__THE TASK__
Please rewrite the part of the TV commentary starting at "There is a scene" and ending at "out' by Peterson.", putting "constantly angry" in place of "perpetually angry".

__DOCUMENT SEGMENT__
--- start ---

It was also decisive in one aspect - the wife went 1-0 up in the great Bloody Hell guessing game. She went for her usual (safe) one bloody hell, while I figured that as he was going to be spending a lot of time under water his opportunities to say bloody hell would be limited. He uttered the words at the 32 minute mark when armed eco-police were checking the boat he was on and it was enough to give the wife a lead that she now can't lose, even if I win next week, like the Ashes, she's currently the holder of the Bloody Hell competition and even if I guess correctly next week, she retains the imaginary trophy until the next Simon Reeve series. Bugger. 

At What Cost?

There is a scene in the early episodes of season two of The Morning Show where the usually narcissistic Alex Levy (Jennifer Aniston) genuinely tells the perpetually angry Bradley Jackson (Reece Witherspoon) to be careful around ace UBA interviewer Laura Peterson (Julianna Margulies) because the woman wasn't her friend; so when Peterson asks Bradley one of those questions that she didn't want to answer, she does something on the spur of the moment that felt like it was designed to shut the interviewer up but suddenly becomes one of the focal points of the series - Bradley kissed the LGBT+ advocate and found herself plunged into a sexual relationship that even she doesn't seem 100% comfortable about, especially when pressurised to 'come out' by Peterson.

As a result, Bradley agonised over whether to actually do what Peterson wanted her to do but held off because I think it's clear that Jackson is bi-sexual at a push and coming out would feel as though she was boxing herself into a corner she'd struggle to get out of. The problem is, the fabulous Corrie Ellison (Billy Crudup) has obviously fallen in love with Bradley but has held back from making their great friendship anything but that because of the Mitch Kessler business, which has made everyone involved in the TV business wary of doing anything that can be construed as either coercive or creepy. So when Corrie's heart is visibly shattered as he discovers that the rumours he's heard about are probably true he's faced with a dilemma of his own. You see the head of UBA wants to make the forthcoming shitstorm of libellous stories about the now dead Hannah Schoenberg go away and the only way he can do that is give the newspaper that is going to run these stories something even more salacious and therein lies the biggest dilemma of them all.

--- end ---

Collected data:
--- start ---

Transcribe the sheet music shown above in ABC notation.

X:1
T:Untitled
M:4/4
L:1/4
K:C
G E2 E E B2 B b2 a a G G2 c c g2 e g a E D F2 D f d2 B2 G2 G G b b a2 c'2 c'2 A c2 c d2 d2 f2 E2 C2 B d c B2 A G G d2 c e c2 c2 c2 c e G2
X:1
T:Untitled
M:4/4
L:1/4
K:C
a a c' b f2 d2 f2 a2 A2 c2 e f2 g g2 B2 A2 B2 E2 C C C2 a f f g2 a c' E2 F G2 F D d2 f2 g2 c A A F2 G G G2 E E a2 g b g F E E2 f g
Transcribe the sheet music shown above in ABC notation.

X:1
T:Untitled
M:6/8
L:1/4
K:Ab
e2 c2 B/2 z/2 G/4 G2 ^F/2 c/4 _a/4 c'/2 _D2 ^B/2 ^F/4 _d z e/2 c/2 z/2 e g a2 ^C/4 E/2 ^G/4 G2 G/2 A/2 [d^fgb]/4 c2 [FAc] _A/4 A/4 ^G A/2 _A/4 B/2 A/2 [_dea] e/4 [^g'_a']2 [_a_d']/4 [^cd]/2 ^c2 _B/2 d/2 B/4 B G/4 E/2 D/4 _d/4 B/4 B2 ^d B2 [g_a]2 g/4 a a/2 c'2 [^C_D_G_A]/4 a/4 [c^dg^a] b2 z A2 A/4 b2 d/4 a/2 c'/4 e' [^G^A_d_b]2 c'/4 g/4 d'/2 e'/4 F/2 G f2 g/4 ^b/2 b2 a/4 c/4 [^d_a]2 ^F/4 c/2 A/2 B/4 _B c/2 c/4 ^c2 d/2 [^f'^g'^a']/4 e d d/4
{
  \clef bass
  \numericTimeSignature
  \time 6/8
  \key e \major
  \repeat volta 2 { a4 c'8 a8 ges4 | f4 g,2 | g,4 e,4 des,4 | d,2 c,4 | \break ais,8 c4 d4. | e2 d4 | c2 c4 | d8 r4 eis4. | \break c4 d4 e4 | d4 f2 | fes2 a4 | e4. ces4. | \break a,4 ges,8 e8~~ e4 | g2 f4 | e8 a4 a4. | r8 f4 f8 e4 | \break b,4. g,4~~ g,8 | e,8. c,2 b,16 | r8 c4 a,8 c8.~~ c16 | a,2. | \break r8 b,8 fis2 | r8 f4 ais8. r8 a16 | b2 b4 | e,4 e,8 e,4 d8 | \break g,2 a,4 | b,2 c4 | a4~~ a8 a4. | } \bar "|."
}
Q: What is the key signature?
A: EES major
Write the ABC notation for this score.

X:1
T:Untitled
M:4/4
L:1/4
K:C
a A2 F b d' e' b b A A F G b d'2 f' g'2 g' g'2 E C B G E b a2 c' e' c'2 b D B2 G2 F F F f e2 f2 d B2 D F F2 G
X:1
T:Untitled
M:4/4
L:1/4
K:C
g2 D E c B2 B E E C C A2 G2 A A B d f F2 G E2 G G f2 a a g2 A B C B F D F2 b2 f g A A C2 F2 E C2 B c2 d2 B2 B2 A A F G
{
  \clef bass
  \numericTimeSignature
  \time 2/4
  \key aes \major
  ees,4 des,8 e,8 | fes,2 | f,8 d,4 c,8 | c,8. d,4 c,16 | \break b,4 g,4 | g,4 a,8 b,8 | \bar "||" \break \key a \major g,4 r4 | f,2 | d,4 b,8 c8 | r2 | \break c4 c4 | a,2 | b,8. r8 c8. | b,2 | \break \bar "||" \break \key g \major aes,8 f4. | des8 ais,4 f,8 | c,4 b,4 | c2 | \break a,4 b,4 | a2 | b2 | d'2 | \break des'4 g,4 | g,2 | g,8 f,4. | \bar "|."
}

--- end ---

__WRITTEN RESPONSE__
There is a scene in the early episodes of season two of The Morning Show where the usually narcissistic Alex Levy (Jennifer Aniston) genuinely tells the constantly angry Bradley Jackson (Reece Witherspoon) to be careful around ace UBA interviewer Laura Peterson (Julianna Margulies) because the woman wasn't her friend; so when Peterson asks Bradley one of those questions that she didn't want to answer, she does something on the spur of the moment that felt like it was designed to shut the interviewer up but suddenly becomes one of the focal points of the series - Bradley kissed the LGBT+ advocate and found herself plunged into a sexual relationship that even she doesn't seem 100% comfortable about, especially when pressurised to 'come out' by Peterson.